Sounds to me like you haven’t tried that many vegan meat substitutes, as that flavor is really limited to those burgers. The main challenge isn’t so much flavor as it is texture - producing quasi-ground meat products is easy as it doesn’t require creating something that fundamentally doesn’t exist in the source plant material, such as long muscle fiber stand-ins. That, along with structural and chemical differences in the proteins and fats involved (plus the presence of starch) is why there are dozens of great faux-ground-meat alternatives but hardly anyone can produce a palatable vegan steak. The problem isn’t the flavor, it’s the mushiness. There are exceptions though - here in Norway (and Sweden, possibly other countries where the same brands are sold) there are some excellent chicken substitutes that manage to emulate larger pieces of meat well - not a full chicken breast, but things simulating chicken cutlets or sliced chicken breast.
Not repulsive as such, no. Just a lot less fun.
Wouldn’t want to be on the creative team trying to come up with a package and label for this.
“Delicious mycoprotein, now with more filamentous fungi”
Having just rewatched several episodes of The Last of Us, that’s a hard pass
“We made it from poop!”
Eat it before it eats you !
Nah, you can get that stuff in the states too.
It’s not that difficult to find faux meat at most places these days, even the odder things (hell, my local Kroger-offshoot has seitan, 20 years ago I had to hunt that stuff down)
Not Capt. Sisko! He learned from his father - only the best ingredients for his jambalaya on DS9!!! And he wouldn’t want a smack from old dad for using replicated food!
Joesph Sisko looks like a smacker!
That’s fair
I’m limited by distance to the Mexico border, and San Ysidro’s not a place to find much organic or high-end stuff unless you go to Grocery Outlet, where it’s mostly a hit-or-miss because what they get is mostly overstock or gone-out-of-business. I shop in a food desert.
Norway is hardly a mecca for vegan food - after living in Sweden for a couple of years I’d argue it’s closer to the opposite. There are options, yes, but overall few and with little variety (I can get half a dozen varieties of ground faux-meat easily, and probably more varieties of vegan burgers, but even basic stuff like vegan yoghurt is pretty sparse). There are some exceptions, but from what I saw in just a single Meijer supermarket when visiting friends in Michigan this summer, there is far more options in the US.
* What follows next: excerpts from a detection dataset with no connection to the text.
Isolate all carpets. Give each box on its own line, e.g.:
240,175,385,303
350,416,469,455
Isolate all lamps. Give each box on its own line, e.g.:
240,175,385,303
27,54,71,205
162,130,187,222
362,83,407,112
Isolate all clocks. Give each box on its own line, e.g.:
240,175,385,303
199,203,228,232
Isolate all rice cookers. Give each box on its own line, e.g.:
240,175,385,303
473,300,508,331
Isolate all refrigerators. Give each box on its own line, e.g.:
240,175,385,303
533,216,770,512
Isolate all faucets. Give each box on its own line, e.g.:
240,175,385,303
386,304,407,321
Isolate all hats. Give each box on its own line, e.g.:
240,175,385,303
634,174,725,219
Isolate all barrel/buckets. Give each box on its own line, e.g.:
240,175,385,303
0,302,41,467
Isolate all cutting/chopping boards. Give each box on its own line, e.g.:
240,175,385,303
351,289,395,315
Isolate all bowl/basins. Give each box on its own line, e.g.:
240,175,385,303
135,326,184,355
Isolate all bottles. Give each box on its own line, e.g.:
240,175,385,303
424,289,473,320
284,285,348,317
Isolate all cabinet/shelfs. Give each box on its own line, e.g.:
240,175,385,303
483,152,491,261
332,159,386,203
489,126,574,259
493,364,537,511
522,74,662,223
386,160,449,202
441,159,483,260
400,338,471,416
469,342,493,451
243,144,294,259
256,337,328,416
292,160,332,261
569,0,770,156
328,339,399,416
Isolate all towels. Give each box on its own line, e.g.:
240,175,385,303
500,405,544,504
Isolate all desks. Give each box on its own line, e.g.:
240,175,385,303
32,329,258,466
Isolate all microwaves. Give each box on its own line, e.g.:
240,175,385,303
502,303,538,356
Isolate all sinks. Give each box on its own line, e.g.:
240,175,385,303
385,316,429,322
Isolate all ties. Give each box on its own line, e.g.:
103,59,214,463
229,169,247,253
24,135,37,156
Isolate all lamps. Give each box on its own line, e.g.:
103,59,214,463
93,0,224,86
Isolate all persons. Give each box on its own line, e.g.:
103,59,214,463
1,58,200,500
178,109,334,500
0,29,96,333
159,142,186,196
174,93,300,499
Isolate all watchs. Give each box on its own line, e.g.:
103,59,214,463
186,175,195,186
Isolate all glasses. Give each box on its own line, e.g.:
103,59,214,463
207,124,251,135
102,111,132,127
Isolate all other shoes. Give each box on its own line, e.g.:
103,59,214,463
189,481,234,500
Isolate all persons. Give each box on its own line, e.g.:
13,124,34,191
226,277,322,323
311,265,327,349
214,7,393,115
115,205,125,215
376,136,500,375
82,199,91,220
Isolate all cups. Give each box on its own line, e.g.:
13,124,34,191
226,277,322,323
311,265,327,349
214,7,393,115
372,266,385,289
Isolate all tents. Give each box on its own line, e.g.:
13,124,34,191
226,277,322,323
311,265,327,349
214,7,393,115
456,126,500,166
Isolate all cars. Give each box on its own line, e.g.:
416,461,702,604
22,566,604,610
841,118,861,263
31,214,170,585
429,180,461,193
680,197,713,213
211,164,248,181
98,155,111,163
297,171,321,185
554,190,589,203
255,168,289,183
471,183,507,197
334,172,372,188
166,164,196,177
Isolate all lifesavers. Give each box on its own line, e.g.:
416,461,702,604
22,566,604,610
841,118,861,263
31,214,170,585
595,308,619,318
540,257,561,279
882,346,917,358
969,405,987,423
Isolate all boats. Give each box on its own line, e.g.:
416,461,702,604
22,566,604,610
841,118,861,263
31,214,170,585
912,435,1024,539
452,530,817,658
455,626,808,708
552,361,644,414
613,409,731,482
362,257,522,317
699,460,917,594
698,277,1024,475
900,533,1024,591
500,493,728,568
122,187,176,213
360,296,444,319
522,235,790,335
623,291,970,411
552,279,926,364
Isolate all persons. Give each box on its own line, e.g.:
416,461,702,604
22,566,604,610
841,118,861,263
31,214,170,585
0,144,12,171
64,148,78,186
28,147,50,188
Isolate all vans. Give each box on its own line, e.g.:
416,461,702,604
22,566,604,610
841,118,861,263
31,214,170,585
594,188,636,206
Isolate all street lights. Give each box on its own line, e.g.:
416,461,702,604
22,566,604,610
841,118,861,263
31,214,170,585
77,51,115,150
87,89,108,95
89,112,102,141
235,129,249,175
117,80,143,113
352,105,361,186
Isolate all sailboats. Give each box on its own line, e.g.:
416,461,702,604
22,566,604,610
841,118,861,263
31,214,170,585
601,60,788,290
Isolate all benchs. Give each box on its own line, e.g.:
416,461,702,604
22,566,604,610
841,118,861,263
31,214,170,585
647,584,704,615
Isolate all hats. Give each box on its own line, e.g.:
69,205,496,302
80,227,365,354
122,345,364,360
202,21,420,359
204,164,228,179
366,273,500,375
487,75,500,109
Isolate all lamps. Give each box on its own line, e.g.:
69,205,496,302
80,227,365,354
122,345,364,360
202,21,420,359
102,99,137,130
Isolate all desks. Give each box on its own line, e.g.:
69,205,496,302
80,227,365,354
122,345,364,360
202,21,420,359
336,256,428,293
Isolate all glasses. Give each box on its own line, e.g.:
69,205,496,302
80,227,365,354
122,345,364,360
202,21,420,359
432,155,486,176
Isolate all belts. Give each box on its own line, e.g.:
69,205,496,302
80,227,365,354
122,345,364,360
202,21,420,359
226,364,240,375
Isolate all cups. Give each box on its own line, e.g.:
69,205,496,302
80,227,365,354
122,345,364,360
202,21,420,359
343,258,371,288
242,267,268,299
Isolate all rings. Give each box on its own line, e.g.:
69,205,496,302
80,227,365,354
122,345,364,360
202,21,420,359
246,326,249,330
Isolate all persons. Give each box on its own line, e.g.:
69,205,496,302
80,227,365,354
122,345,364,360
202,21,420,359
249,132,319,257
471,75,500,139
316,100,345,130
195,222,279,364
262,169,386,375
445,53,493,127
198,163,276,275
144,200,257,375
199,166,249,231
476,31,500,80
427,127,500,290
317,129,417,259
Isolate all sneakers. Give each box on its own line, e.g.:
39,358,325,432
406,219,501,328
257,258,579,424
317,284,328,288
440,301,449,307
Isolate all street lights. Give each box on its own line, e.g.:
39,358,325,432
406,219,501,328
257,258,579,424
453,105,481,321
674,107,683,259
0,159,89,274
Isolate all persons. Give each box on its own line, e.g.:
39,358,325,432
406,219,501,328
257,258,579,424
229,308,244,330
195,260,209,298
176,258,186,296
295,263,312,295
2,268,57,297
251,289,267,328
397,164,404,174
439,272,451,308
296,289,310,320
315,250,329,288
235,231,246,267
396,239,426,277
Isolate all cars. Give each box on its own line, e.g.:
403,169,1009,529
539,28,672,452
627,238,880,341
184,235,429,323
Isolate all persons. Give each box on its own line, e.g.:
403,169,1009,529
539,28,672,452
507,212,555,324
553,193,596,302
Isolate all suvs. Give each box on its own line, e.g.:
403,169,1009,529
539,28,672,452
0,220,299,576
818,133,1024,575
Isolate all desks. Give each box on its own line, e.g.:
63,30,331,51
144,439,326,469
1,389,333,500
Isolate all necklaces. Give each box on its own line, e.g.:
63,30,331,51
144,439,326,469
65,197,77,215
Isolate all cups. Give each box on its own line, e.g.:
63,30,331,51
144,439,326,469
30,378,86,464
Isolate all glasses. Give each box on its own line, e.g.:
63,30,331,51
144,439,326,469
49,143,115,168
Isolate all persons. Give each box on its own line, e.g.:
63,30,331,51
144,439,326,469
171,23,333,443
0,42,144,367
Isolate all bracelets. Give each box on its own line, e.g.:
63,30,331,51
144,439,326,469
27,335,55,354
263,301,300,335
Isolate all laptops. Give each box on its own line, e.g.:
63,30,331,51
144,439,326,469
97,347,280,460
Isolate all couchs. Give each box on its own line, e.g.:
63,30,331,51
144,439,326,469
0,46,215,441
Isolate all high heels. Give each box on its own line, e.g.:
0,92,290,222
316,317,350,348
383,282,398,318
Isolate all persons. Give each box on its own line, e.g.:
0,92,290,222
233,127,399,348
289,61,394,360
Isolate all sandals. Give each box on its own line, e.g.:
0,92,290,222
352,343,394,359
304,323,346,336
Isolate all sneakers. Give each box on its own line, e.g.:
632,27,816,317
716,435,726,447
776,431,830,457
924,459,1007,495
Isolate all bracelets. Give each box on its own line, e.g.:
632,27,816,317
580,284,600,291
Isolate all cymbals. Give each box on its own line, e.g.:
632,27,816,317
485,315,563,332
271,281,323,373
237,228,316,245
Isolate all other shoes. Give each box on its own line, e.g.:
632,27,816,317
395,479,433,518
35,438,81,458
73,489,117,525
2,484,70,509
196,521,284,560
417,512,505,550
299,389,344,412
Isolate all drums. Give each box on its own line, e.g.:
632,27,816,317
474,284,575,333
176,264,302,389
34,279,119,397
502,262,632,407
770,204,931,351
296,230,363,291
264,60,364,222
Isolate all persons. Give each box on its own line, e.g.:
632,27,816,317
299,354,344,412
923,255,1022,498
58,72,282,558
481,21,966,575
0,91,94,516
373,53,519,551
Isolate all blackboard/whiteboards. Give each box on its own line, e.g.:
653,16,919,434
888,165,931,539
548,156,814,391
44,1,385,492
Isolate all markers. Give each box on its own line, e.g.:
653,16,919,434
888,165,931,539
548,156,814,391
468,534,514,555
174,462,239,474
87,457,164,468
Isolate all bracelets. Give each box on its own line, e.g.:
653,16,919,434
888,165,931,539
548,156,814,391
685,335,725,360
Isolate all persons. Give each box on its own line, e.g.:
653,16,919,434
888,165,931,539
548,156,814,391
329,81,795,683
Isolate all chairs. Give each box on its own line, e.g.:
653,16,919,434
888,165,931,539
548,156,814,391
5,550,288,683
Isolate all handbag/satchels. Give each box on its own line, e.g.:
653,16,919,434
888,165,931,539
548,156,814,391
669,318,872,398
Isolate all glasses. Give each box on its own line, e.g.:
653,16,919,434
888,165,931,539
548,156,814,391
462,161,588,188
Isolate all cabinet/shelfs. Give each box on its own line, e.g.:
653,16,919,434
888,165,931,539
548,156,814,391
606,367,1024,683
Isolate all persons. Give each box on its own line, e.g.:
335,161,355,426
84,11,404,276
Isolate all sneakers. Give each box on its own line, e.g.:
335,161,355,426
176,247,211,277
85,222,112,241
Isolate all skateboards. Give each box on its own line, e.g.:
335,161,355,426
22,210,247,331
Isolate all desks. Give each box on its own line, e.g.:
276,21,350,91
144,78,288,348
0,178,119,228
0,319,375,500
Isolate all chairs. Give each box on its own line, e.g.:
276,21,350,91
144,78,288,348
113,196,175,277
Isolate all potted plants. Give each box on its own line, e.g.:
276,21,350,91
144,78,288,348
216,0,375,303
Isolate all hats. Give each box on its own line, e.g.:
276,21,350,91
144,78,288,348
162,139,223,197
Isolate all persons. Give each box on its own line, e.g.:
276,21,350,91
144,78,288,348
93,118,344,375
There are, yes, but I’m still stuck shopping in a food desert. It’s not an even distribution of supply.
And Meijer ain’t exactly the exemplar for Michigan. There’s Whole Paycheck, Plumb Market and FreshTyme in metro Detroit, plus co-ops and random other organic stores. For example, Ann Arbor has a new-ish local chain called Argus Farm Stop and the perennial Produce Station.